French President Emmanuel Macron greets Israeli PM Benjamin Netanyahu at the Elysee Palace in Paris on July 16. Photo: Screenshot.

At the July 16th event in Paris marking the 75th anniversary of the deportation of French Jews to Auschwitz, the French president made a significant statement:

French president Emmanuel Macron on Sunday condemned anti-Zionism as a new form of anti-Semitism, in what observers said was an unprecedented statement from the leader of France in support of the Jewish state.

“We will never surrender to the messages of hate; we will not surrender to anti-Zionism because it is a reinvention of anti-Semitism,” Macron said at an event in Paris marking the mass deportation of French Jews during World War II. He was directly addressing Prime Minister Benjamin Netanyahu, who attended the event.” [emphasis added]

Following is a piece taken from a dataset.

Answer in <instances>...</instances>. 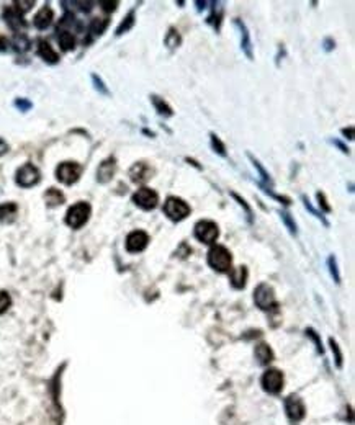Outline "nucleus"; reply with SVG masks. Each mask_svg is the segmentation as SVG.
Returning a JSON list of instances; mask_svg holds the SVG:
<instances>
[{"mask_svg":"<svg viewBox=\"0 0 355 425\" xmlns=\"http://www.w3.org/2000/svg\"><path fill=\"white\" fill-rule=\"evenodd\" d=\"M208 265L219 273H226L231 270L233 265V257L231 252L226 249L224 245H211V249L208 250Z\"/></svg>","mask_w":355,"mask_h":425,"instance_id":"1","label":"nucleus"},{"mask_svg":"<svg viewBox=\"0 0 355 425\" xmlns=\"http://www.w3.org/2000/svg\"><path fill=\"white\" fill-rule=\"evenodd\" d=\"M92 213V208L87 201H79L71 206L66 213V224L72 229H79L89 221V216Z\"/></svg>","mask_w":355,"mask_h":425,"instance_id":"2","label":"nucleus"},{"mask_svg":"<svg viewBox=\"0 0 355 425\" xmlns=\"http://www.w3.org/2000/svg\"><path fill=\"white\" fill-rule=\"evenodd\" d=\"M164 213L170 221H182L185 219L188 214L192 213V208L185 200H182L179 196H169L164 203Z\"/></svg>","mask_w":355,"mask_h":425,"instance_id":"3","label":"nucleus"},{"mask_svg":"<svg viewBox=\"0 0 355 425\" xmlns=\"http://www.w3.org/2000/svg\"><path fill=\"white\" fill-rule=\"evenodd\" d=\"M193 234L195 237L202 242V244L206 245H214V242L219 237V228L214 221H209V219H202L195 224L193 228Z\"/></svg>","mask_w":355,"mask_h":425,"instance_id":"4","label":"nucleus"},{"mask_svg":"<svg viewBox=\"0 0 355 425\" xmlns=\"http://www.w3.org/2000/svg\"><path fill=\"white\" fill-rule=\"evenodd\" d=\"M254 301L262 311H270L277 308V298L275 291L267 283H260L254 291Z\"/></svg>","mask_w":355,"mask_h":425,"instance_id":"5","label":"nucleus"},{"mask_svg":"<svg viewBox=\"0 0 355 425\" xmlns=\"http://www.w3.org/2000/svg\"><path fill=\"white\" fill-rule=\"evenodd\" d=\"M82 167L77 162H61L56 169V179L64 185H74L80 179Z\"/></svg>","mask_w":355,"mask_h":425,"instance_id":"6","label":"nucleus"},{"mask_svg":"<svg viewBox=\"0 0 355 425\" xmlns=\"http://www.w3.org/2000/svg\"><path fill=\"white\" fill-rule=\"evenodd\" d=\"M131 200L138 208L144 209V211H151V209H154L159 204V195H157V191L152 190V188L143 187L134 193Z\"/></svg>","mask_w":355,"mask_h":425,"instance_id":"7","label":"nucleus"},{"mask_svg":"<svg viewBox=\"0 0 355 425\" xmlns=\"http://www.w3.org/2000/svg\"><path fill=\"white\" fill-rule=\"evenodd\" d=\"M40 179H41L40 170H38L33 164L21 165L17 170V175H15V182H17V185H20L21 188L35 187L38 182H40Z\"/></svg>","mask_w":355,"mask_h":425,"instance_id":"8","label":"nucleus"},{"mask_svg":"<svg viewBox=\"0 0 355 425\" xmlns=\"http://www.w3.org/2000/svg\"><path fill=\"white\" fill-rule=\"evenodd\" d=\"M262 388L265 389L267 392H270V394H278V392L282 391L283 388V375L282 371L278 370H267L265 373L262 375Z\"/></svg>","mask_w":355,"mask_h":425,"instance_id":"9","label":"nucleus"},{"mask_svg":"<svg viewBox=\"0 0 355 425\" xmlns=\"http://www.w3.org/2000/svg\"><path fill=\"white\" fill-rule=\"evenodd\" d=\"M234 26L238 28L239 31V36H241V49H243V52L246 54V57L249 59V61H254V46H252V40H251V33L249 30H247V26L243 20L239 18H234Z\"/></svg>","mask_w":355,"mask_h":425,"instance_id":"10","label":"nucleus"},{"mask_svg":"<svg viewBox=\"0 0 355 425\" xmlns=\"http://www.w3.org/2000/svg\"><path fill=\"white\" fill-rule=\"evenodd\" d=\"M148 244H149V236L144 231H133L126 237V250L131 252V254L143 252L148 247Z\"/></svg>","mask_w":355,"mask_h":425,"instance_id":"11","label":"nucleus"},{"mask_svg":"<svg viewBox=\"0 0 355 425\" xmlns=\"http://www.w3.org/2000/svg\"><path fill=\"white\" fill-rule=\"evenodd\" d=\"M152 174L154 170L151 169L148 162H134L130 172H128L131 182H134V184H146L149 179H152Z\"/></svg>","mask_w":355,"mask_h":425,"instance_id":"12","label":"nucleus"},{"mask_svg":"<svg viewBox=\"0 0 355 425\" xmlns=\"http://www.w3.org/2000/svg\"><path fill=\"white\" fill-rule=\"evenodd\" d=\"M285 411H287V416L290 417V421L298 422L304 417V406L303 401L297 396H290L287 401H285Z\"/></svg>","mask_w":355,"mask_h":425,"instance_id":"13","label":"nucleus"},{"mask_svg":"<svg viewBox=\"0 0 355 425\" xmlns=\"http://www.w3.org/2000/svg\"><path fill=\"white\" fill-rule=\"evenodd\" d=\"M115 172H116V160L113 157L105 159L103 162L99 165V169H97V182H99V184H106V182H110L113 179Z\"/></svg>","mask_w":355,"mask_h":425,"instance_id":"14","label":"nucleus"},{"mask_svg":"<svg viewBox=\"0 0 355 425\" xmlns=\"http://www.w3.org/2000/svg\"><path fill=\"white\" fill-rule=\"evenodd\" d=\"M3 20H5V23H7L17 35L26 26V21L23 20V15H20L15 8H5Z\"/></svg>","mask_w":355,"mask_h":425,"instance_id":"15","label":"nucleus"},{"mask_svg":"<svg viewBox=\"0 0 355 425\" xmlns=\"http://www.w3.org/2000/svg\"><path fill=\"white\" fill-rule=\"evenodd\" d=\"M36 52L43 61H46L48 64H57L59 62V56L57 52L52 49V46L50 45L48 41L45 40H40L38 41V47H36Z\"/></svg>","mask_w":355,"mask_h":425,"instance_id":"16","label":"nucleus"},{"mask_svg":"<svg viewBox=\"0 0 355 425\" xmlns=\"http://www.w3.org/2000/svg\"><path fill=\"white\" fill-rule=\"evenodd\" d=\"M52 20H54V13H52V8L50 7V5H45L40 12H38L35 15L33 18V23L38 30H46L48 26H50L52 23Z\"/></svg>","mask_w":355,"mask_h":425,"instance_id":"17","label":"nucleus"},{"mask_svg":"<svg viewBox=\"0 0 355 425\" xmlns=\"http://www.w3.org/2000/svg\"><path fill=\"white\" fill-rule=\"evenodd\" d=\"M247 277H249V273H247V268L246 267H236V268H231L229 270V282L231 284L236 288V289H241L246 286L247 283Z\"/></svg>","mask_w":355,"mask_h":425,"instance_id":"18","label":"nucleus"},{"mask_svg":"<svg viewBox=\"0 0 355 425\" xmlns=\"http://www.w3.org/2000/svg\"><path fill=\"white\" fill-rule=\"evenodd\" d=\"M18 206L13 201H7L0 204V223L2 224H12L17 218Z\"/></svg>","mask_w":355,"mask_h":425,"instance_id":"19","label":"nucleus"},{"mask_svg":"<svg viewBox=\"0 0 355 425\" xmlns=\"http://www.w3.org/2000/svg\"><path fill=\"white\" fill-rule=\"evenodd\" d=\"M211 15L208 17V23L213 25V28L219 31V28H221V21H223V15H224V7L221 2H211Z\"/></svg>","mask_w":355,"mask_h":425,"instance_id":"20","label":"nucleus"},{"mask_svg":"<svg viewBox=\"0 0 355 425\" xmlns=\"http://www.w3.org/2000/svg\"><path fill=\"white\" fill-rule=\"evenodd\" d=\"M151 103L154 105V110L157 111L160 116H164V118L174 116V110H172V106L162 98V96H159V95H151Z\"/></svg>","mask_w":355,"mask_h":425,"instance_id":"21","label":"nucleus"},{"mask_svg":"<svg viewBox=\"0 0 355 425\" xmlns=\"http://www.w3.org/2000/svg\"><path fill=\"white\" fill-rule=\"evenodd\" d=\"M108 23H110L108 18H94L92 23H90V26H89V40H87V43L95 40L97 36H100L101 33H103V31L108 28Z\"/></svg>","mask_w":355,"mask_h":425,"instance_id":"22","label":"nucleus"},{"mask_svg":"<svg viewBox=\"0 0 355 425\" xmlns=\"http://www.w3.org/2000/svg\"><path fill=\"white\" fill-rule=\"evenodd\" d=\"M57 41L62 51H71L75 46V36L69 30H57Z\"/></svg>","mask_w":355,"mask_h":425,"instance_id":"23","label":"nucleus"},{"mask_svg":"<svg viewBox=\"0 0 355 425\" xmlns=\"http://www.w3.org/2000/svg\"><path fill=\"white\" fill-rule=\"evenodd\" d=\"M45 201L48 206H59V204H62L64 201H66V196H64V193L61 190H57V188H48L46 193H45Z\"/></svg>","mask_w":355,"mask_h":425,"instance_id":"24","label":"nucleus"},{"mask_svg":"<svg viewBox=\"0 0 355 425\" xmlns=\"http://www.w3.org/2000/svg\"><path fill=\"white\" fill-rule=\"evenodd\" d=\"M134 23H136V12H134V10H130L126 17L123 18L121 23L118 25V28H116V31H115V35H116V36H121V35L128 33V31H130V30L133 28V26H134Z\"/></svg>","mask_w":355,"mask_h":425,"instance_id":"25","label":"nucleus"},{"mask_svg":"<svg viewBox=\"0 0 355 425\" xmlns=\"http://www.w3.org/2000/svg\"><path fill=\"white\" fill-rule=\"evenodd\" d=\"M164 45L169 47V49H177L180 45H182V36L180 33L177 31L174 26H170L169 31L165 33L164 36Z\"/></svg>","mask_w":355,"mask_h":425,"instance_id":"26","label":"nucleus"},{"mask_svg":"<svg viewBox=\"0 0 355 425\" xmlns=\"http://www.w3.org/2000/svg\"><path fill=\"white\" fill-rule=\"evenodd\" d=\"M255 358L259 360V363L267 365L273 360V352L272 348L267 345V343H260V345L255 347Z\"/></svg>","mask_w":355,"mask_h":425,"instance_id":"27","label":"nucleus"},{"mask_svg":"<svg viewBox=\"0 0 355 425\" xmlns=\"http://www.w3.org/2000/svg\"><path fill=\"white\" fill-rule=\"evenodd\" d=\"M247 157H249V160L252 162V165H254L255 169H257V172H259L260 179H262V182H263V184H260V185L272 188V179H270V175H268V172H267L265 169H263V165H262V164L259 162V160H257L252 154H247Z\"/></svg>","mask_w":355,"mask_h":425,"instance_id":"28","label":"nucleus"},{"mask_svg":"<svg viewBox=\"0 0 355 425\" xmlns=\"http://www.w3.org/2000/svg\"><path fill=\"white\" fill-rule=\"evenodd\" d=\"M278 214H280V218H282V221H283V224H285V228L290 231V234L297 236V234H298V226H297V223H295V219L292 218V214L287 213V211H278Z\"/></svg>","mask_w":355,"mask_h":425,"instance_id":"29","label":"nucleus"},{"mask_svg":"<svg viewBox=\"0 0 355 425\" xmlns=\"http://www.w3.org/2000/svg\"><path fill=\"white\" fill-rule=\"evenodd\" d=\"M301 201H303L304 208L308 209V211H309L311 214H313V216H316L318 219H321V223L324 224L326 228H327V226H329V223H327V219L324 218V214H322L321 211H318V209H316V208L313 206V204H311V201H309V198H308V196H306V195H301Z\"/></svg>","mask_w":355,"mask_h":425,"instance_id":"30","label":"nucleus"},{"mask_svg":"<svg viewBox=\"0 0 355 425\" xmlns=\"http://www.w3.org/2000/svg\"><path fill=\"white\" fill-rule=\"evenodd\" d=\"M209 141H211L213 150H214V152H216L218 155H221V157H226V155H228V152H226L224 142H223L221 139H219L214 133H209Z\"/></svg>","mask_w":355,"mask_h":425,"instance_id":"31","label":"nucleus"},{"mask_svg":"<svg viewBox=\"0 0 355 425\" xmlns=\"http://www.w3.org/2000/svg\"><path fill=\"white\" fill-rule=\"evenodd\" d=\"M229 195H231V196H233V198H234V200H236V201H238V203H239V206H241V208H243V209H244V211H246V216H247V221H249V223H252V219H254V213H252V208L249 206V204H247V201L244 200V198H243V196H239V195H238V193H236V191H229Z\"/></svg>","mask_w":355,"mask_h":425,"instance_id":"32","label":"nucleus"},{"mask_svg":"<svg viewBox=\"0 0 355 425\" xmlns=\"http://www.w3.org/2000/svg\"><path fill=\"white\" fill-rule=\"evenodd\" d=\"M13 47L17 49L18 52H25L30 49V40L26 38L23 33H18L17 36H15L13 40Z\"/></svg>","mask_w":355,"mask_h":425,"instance_id":"33","label":"nucleus"},{"mask_svg":"<svg viewBox=\"0 0 355 425\" xmlns=\"http://www.w3.org/2000/svg\"><path fill=\"white\" fill-rule=\"evenodd\" d=\"M90 79H92L94 89H95L97 92H99L100 95H106V96L110 95V90H108V87H106V85H105V82H103V80H101V79L99 77V75H97V74H92V75H90Z\"/></svg>","mask_w":355,"mask_h":425,"instance_id":"34","label":"nucleus"},{"mask_svg":"<svg viewBox=\"0 0 355 425\" xmlns=\"http://www.w3.org/2000/svg\"><path fill=\"white\" fill-rule=\"evenodd\" d=\"M35 5V0H28V2H23V0H17V2H13V8L17 10V12L20 15L26 13L28 10H31V7Z\"/></svg>","mask_w":355,"mask_h":425,"instance_id":"35","label":"nucleus"},{"mask_svg":"<svg viewBox=\"0 0 355 425\" xmlns=\"http://www.w3.org/2000/svg\"><path fill=\"white\" fill-rule=\"evenodd\" d=\"M316 198H318V204H319V208H321V213L324 214V213H331L332 211V208L329 206V204H327V200H326V195L322 191H318L316 193Z\"/></svg>","mask_w":355,"mask_h":425,"instance_id":"36","label":"nucleus"},{"mask_svg":"<svg viewBox=\"0 0 355 425\" xmlns=\"http://www.w3.org/2000/svg\"><path fill=\"white\" fill-rule=\"evenodd\" d=\"M13 105H15V108H18L21 113H26L28 110H31V106H33V103H31L28 98H17L13 101Z\"/></svg>","mask_w":355,"mask_h":425,"instance_id":"37","label":"nucleus"},{"mask_svg":"<svg viewBox=\"0 0 355 425\" xmlns=\"http://www.w3.org/2000/svg\"><path fill=\"white\" fill-rule=\"evenodd\" d=\"M10 304H12V299H10V294L7 291H0V314L5 313Z\"/></svg>","mask_w":355,"mask_h":425,"instance_id":"38","label":"nucleus"},{"mask_svg":"<svg viewBox=\"0 0 355 425\" xmlns=\"http://www.w3.org/2000/svg\"><path fill=\"white\" fill-rule=\"evenodd\" d=\"M327 265H329V270H331V275L334 277V280H336V283H339L341 282V277H339V270H337V263H336V259L334 257H329V259H327Z\"/></svg>","mask_w":355,"mask_h":425,"instance_id":"39","label":"nucleus"},{"mask_svg":"<svg viewBox=\"0 0 355 425\" xmlns=\"http://www.w3.org/2000/svg\"><path fill=\"white\" fill-rule=\"evenodd\" d=\"M329 343H331V347H332V353H336V362H337V365L339 367H341V363H342V355H341V350H339V345L336 343V340H329Z\"/></svg>","mask_w":355,"mask_h":425,"instance_id":"40","label":"nucleus"},{"mask_svg":"<svg viewBox=\"0 0 355 425\" xmlns=\"http://www.w3.org/2000/svg\"><path fill=\"white\" fill-rule=\"evenodd\" d=\"M103 12H115L118 7V2H100Z\"/></svg>","mask_w":355,"mask_h":425,"instance_id":"41","label":"nucleus"},{"mask_svg":"<svg viewBox=\"0 0 355 425\" xmlns=\"http://www.w3.org/2000/svg\"><path fill=\"white\" fill-rule=\"evenodd\" d=\"M306 333H308V335L314 340L316 347H318V352H319V353H322V345H321V342H319V337L316 335V332H314L313 329H308V331H306Z\"/></svg>","mask_w":355,"mask_h":425,"instance_id":"42","label":"nucleus"},{"mask_svg":"<svg viewBox=\"0 0 355 425\" xmlns=\"http://www.w3.org/2000/svg\"><path fill=\"white\" fill-rule=\"evenodd\" d=\"M331 142L334 144V146H336L339 150H341V152H344V154H349V147H347V146H346V144H344V142H341V141H339V139H332Z\"/></svg>","mask_w":355,"mask_h":425,"instance_id":"43","label":"nucleus"},{"mask_svg":"<svg viewBox=\"0 0 355 425\" xmlns=\"http://www.w3.org/2000/svg\"><path fill=\"white\" fill-rule=\"evenodd\" d=\"M322 46H324L326 51H332L336 47V41L332 40V38H326L324 43H322Z\"/></svg>","mask_w":355,"mask_h":425,"instance_id":"44","label":"nucleus"},{"mask_svg":"<svg viewBox=\"0 0 355 425\" xmlns=\"http://www.w3.org/2000/svg\"><path fill=\"white\" fill-rule=\"evenodd\" d=\"M342 134H344V136H346L347 139H351V141H352V139H354V126L344 128V130H342Z\"/></svg>","mask_w":355,"mask_h":425,"instance_id":"45","label":"nucleus"},{"mask_svg":"<svg viewBox=\"0 0 355 425\" xmlns=\"http://www.w3.org/2000/svg\"><path fill=\"white\" fill-rule=\"evenodd\" d=\"M8 152V144L3 141L2 138H0V157H2L3 154H7Z\"/></svg>","mask_w":355,"mask_h":425,"instance_id":"46","label":"nucleus"},{"mask_svg":"<svg viewBox=\"0 0 355 425\" xmlns=\"http://www.w3.org/2000/svg\"><path fill=\"white\" fill-rule=\"evenodd\" d=\"M7 49H8V43H7V40L0 36V52H5Z\"/></svg>","mask_w":355,"mask_h":425,"instance_id":"47","label":"nucleus"},{"mask_svg":"<svg viewBox=\"0 0 355 425\" xmlns=\"http://www.w3.org/2000/svg\"><path fill=\"white\" fill-rule=\"evenodd\" d=\"M195 5H198V7H197L198 12H202V10L206 8V5H209V2H195Z\"/></svg>","mask_w":355,"mask_h":425,"instance_id":"48","label":"nucleus"},{"mask_svg":"<svg viewBox=\"0 0 355 425\" xmlns=\"http://www.w3.org/2000/svg\"><path fill=\"white\" fill-rule=\"evenodd\" d=\"M185 160H187V162H190V164H192L193 167H197V169H198V170H202V167H200V165H198V162H197V160H193V159H188V157H187Z\"/></svg>","mask_w":355,"mask_h":425,"instance_id":"49","label":"nucleus"}]
</instances>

Macron’s statement is, of course, in step with the IHRA working definition of antisemitism that was adopted in recent months by the British government and the EU parliament; it is also in accordance with the US State Department’s definition. Macron’s words were reported by numerous media outlets including the Independent, the Times, the Washington Post and the New York Times.

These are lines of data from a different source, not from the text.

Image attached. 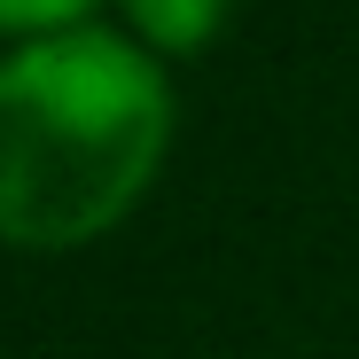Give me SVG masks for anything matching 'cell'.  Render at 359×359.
Listing matches in <instances>:
<instances>
[{
    "label": "cell",
    "instance_id": "7a4b0ae2",
    "mask_svg": "<svg viewBox=\"0 0 359 359\" xmlns=\"http://www.w3.org/2000/svg\"><path fill=\"white\" fill-rule=\"evenodd\" d=\"M126 16H133L141 47H156V55H196V47L226 24V0H126Z\"/></svg>",
    "mask_w": 359,
    "mask_h": 359
},
{
    "label": "cell",
    "instance_id": "3957f363",
    "mask_svg": "<svg viewBox=\"0 0 359 359\" xmlns=\"http://www.w3.org/2000/svg\"><path fill=\"white\" fill-rule=\"evenodd\" d=\"M86 8L94 0H0V32H16L24 47L32 39H63V32H79Z\"/></svg>",
    "mask_w": 359,
    "mask_h": 359
},
{
    "label": "cell",
    "instance_id": "6da1fadb",
    "mask_svg": "<svg viewBox=\"0 0 359 359\" xmlns=\"http://www.w3.org/2000/svg\"><path fill=\"white\" fill-rule=\"evenodd\" d=\"M172 133V86L126 32L32 39L0 63V234L24 250H71L133 196Z\"/></svg>",
    "mask_w": 359,
    "mask_h": 359
}]
</instances>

However, the BBC News website’s report on the ceremony made no mention whatsoever of the French president’s recognition of anti-Zionism as a manifestation of antisemitism.

Should we be surprised at the omission of that statement from the BBC’s coverage of the event? Not really.

Last April, the BBC considered itself sufficiently qualified to produce a backgrounder titled “What’s the difference between anti-Semitism and anti-Zionism?“.

As was noted at the time, that article promoted the Livingstone Formulation; failed to inform readers what anti-Zionism actually means; and focused on promoting the inaccurate and misleading notion that anti-Zionism is the same thing as criticizing the Israeli government. The BBC‘s piece also advanced the ‘Zionism is racism’ canard.

Subsequent BBC reporting again amplified similar themes.

The BBC’s funding public should therefore not be overly surprised that a statement from the French president that contrasts starkly with the BBC’s repeated woolly misrepresentations of anti-Zionism and spotlights the corporation’s calculated disregard for accepted definitions of antisemitism was sidelined by BBC News.